En ce qui concerne la question des enfants soldats, la commission a noté la préoccupation exprimée par plusieurs orateurs concernant la situation d’enfants de moins de 18 ans recrutés et obligés d’intégrer des groupes armés ou les forces armées. Tout en notant que des efforts ont été déployés par le gouvernement pour remédier à ce problème, la commission déplore la persistance de cette pratique, tout particulièrement parce que celle-ci conduit à d’autres violations des droits de l’enfant, comme l’enlèvement, l’assassinat et la violence sexuelle. La commission a souligné la gravité de ces violations de la convention no 182 et a demandé instamment au gouvernement de prendre d’urgence des mesures immédiates et efficaces pour mettre un terme à la pratique du recrutement forcé d’enfants de moins de 18 ans par des groupes armés et les forces armées, et de veiller à ce que les auteurs de ces crimes odieux soient traduits en justice et que des peines suffisamment efficaces et dissuasives leur soient imposées. La commission a également demandé au gouvernement de continuer à prendre des mesures efficaces assorties de délais pour le retrait, la réadaptation et l’intégration sociale des enfants impliqués dans des conflits armés. Elle a demandé au gouvernement de fournir, dans le prochain rapport dû, pour examen par la commission d’experts, des informations sur les progrès réalisés à cet égard.

En ce qui concerne la question de l’emploi d’enfants pour effectuer des travaux dangereux dans les mines, la commission a pris note de la déclaration du gouvernement reconnaissant l’exploitation persistante de jeunes de moins de 18 ans dans les mines et les carrières dans les provinces du Katanga, du Kasaï oriental et occidental, et du Nord et Sud-Kivu. La commission a noté avec préoccupation que le nombre d’enfants effectuant des travaux dangereux dans ce secteur reste élevé. A cet égard, la commission a demandé au gouvernement d’étendre l’autorité de l’inspection du travail pour faire respecter la loi et d’assurer que des visites imprévues soient régulièrement effectuées par les inspecteurs du travail, afin que ceux qui violent la convention soient poursuivis et que des sanctions suffisamment efficaces et dissuasives leur soient imposées.
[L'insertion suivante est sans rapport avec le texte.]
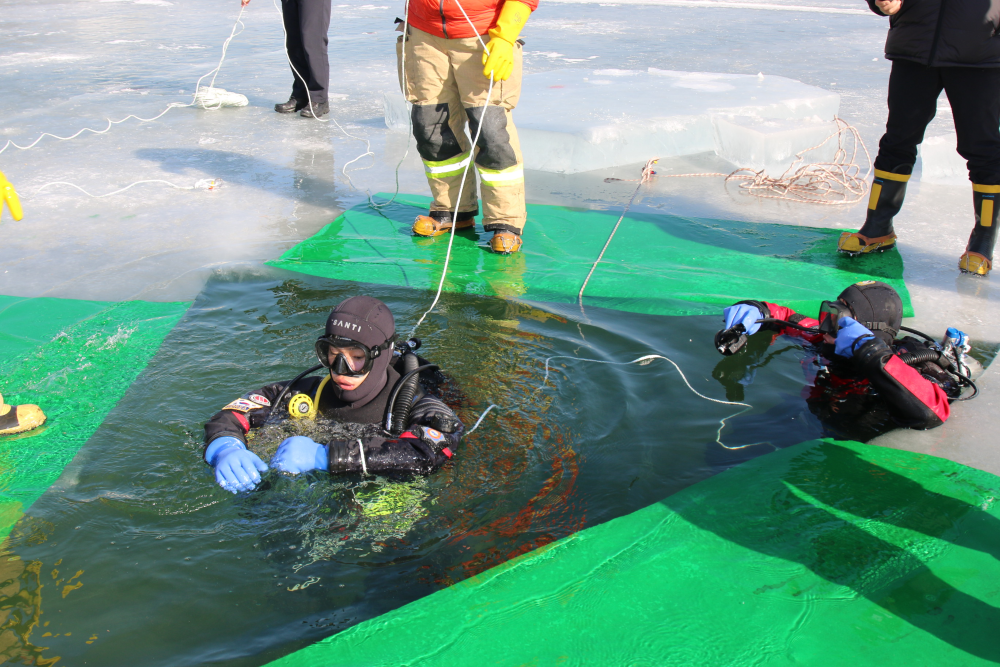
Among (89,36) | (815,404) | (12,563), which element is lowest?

La commission a également demandé au gouvernement de fournir des informations sur l’impact des programmes d’action nationaux et internationaux, mentionnés par le représentant gouvernemental, visant au retrait d’enfants de moins de 18 ans travaillant dans des conditions dangereuses dans les mines et carrières, et à leur réadaptation et intégration sociale. Enfin, la commission a demandé au gouvernement de fournir, dans le prochain rapport, pour examen par la commission d’experts, des informations sur les résultats découlant de l’application effective de la législation qui interdit l’emploi d’enfants à des travaux souterrains.

Par ailleurs, la commission a appelé les Etats Membres de l’OIT à fournir une assistance au gouvernement de la République démocratique du Congo, conformément à l’article 8 de la convention, en s’attachant en priorité au développement de l’éducation de base gratuite et de la formation professionnelle. A cet égard, la commission a encouragé le gouvernement à faire tout son possible pour garantir la viabilité de l’Institut de formation professionnelle mis en place avec l’assistance technique du Bureau. En outre, la commission a demandé au gouvernement de conduire une enquête nationale sur le travail des enfants, afin d’évaluer l’étendue des pires formes de travail des enfants dans le pays.

Enfin, il conviendrait aussi d’accroître la coopération internationale en vue de lutter contre l’emploi d’enfants pour l’extraction des ressources minières dans les mines, qui découle de l’exploitation et du commerce illégaux des ressources naturelles du pays.